Written by M on Sunday, 01 October 2017 08:42.

Pentecost 17 A      Matthew 21:23-32

Preached by Martha Bayliss White, Our October First Sunday Guest, Synod Consultant to Immanuel

Grace to you and peace from the Lord, Our Father, Jesus Christ.

I’m happy to be here with you this morning, and want to provide this information by way of warning.  I’m not a preacher.  I  do work for the synod, but I am not a pastor or preacher, nor have I been trained in writing, or delivering sermons.  So perhaps we can just call this a message.

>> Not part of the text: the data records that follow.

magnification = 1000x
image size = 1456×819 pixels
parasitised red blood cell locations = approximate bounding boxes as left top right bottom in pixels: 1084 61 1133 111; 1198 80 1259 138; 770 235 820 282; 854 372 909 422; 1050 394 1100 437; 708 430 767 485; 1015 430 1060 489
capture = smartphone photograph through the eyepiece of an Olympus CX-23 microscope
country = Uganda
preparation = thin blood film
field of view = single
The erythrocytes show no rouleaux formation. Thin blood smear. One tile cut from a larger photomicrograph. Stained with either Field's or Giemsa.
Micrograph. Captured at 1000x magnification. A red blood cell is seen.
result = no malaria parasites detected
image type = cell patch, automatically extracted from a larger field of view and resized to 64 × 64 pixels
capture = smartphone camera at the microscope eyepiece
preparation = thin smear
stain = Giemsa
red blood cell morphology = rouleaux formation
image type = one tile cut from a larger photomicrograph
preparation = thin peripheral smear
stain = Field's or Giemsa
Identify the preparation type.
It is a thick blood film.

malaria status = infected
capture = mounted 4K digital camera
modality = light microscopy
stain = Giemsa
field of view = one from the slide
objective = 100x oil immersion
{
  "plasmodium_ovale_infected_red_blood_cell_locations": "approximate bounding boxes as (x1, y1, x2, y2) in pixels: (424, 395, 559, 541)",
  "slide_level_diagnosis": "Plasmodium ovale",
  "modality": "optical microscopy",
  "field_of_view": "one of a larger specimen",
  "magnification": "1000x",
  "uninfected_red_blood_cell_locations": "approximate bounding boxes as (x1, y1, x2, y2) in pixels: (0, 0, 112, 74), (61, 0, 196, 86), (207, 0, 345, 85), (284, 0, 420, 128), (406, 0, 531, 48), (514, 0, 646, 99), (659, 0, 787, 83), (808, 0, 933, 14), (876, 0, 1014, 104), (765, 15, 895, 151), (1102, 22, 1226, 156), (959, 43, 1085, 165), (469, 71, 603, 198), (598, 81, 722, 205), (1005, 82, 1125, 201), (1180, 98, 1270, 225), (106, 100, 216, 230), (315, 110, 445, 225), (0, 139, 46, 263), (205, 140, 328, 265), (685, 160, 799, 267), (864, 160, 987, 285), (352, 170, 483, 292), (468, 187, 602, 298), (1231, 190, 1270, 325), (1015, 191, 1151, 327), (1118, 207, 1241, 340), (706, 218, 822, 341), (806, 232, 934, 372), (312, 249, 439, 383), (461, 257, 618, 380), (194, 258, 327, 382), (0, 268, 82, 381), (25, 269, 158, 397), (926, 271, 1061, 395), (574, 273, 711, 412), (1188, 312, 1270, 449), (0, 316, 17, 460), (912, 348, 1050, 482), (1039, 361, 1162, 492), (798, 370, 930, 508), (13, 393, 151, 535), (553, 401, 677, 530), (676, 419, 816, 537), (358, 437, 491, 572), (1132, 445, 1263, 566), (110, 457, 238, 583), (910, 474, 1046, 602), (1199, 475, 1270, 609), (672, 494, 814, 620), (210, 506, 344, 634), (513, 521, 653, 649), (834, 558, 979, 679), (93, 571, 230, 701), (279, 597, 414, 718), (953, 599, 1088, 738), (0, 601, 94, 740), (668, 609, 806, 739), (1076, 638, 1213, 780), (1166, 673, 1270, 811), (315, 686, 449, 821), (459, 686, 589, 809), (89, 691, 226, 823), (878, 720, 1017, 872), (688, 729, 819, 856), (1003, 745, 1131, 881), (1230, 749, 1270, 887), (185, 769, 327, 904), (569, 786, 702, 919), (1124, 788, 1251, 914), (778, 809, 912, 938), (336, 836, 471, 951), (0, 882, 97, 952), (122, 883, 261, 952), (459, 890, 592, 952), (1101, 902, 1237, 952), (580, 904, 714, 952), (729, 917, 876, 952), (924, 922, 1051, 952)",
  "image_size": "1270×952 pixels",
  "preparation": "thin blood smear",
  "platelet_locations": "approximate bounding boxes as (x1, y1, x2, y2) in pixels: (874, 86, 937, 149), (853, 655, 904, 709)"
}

Jesus talks in this morning’s gospel about two brothers – neither of whom respond very graciously to their father’s request to get to work.   One grumbles “no way”, but rethinks that response later and heads to the vineyard to work.  The other says “sure thing” – with no apparent intention of following through on his response.  I’ve heard and seen similar responses from my two teenage kids. Jesus then asks – who is the better son?  Their initial responses don’t match their intentions in either case.  Neither cheerful disobedience or grumpy compliance are ideal responses.

I remember hearing my mother say, “the road to Hell is paved with good intentions”, typically said in response to hearing one of her five daughters say, “I meant to do that...” I wasn’t sure where the phrase came from, and I’m pretty sure it’s not strict Lutheran theology, but it’s the first thing that popped into my head when I read the gospel lesson for today and thought about the intentions of those two characters.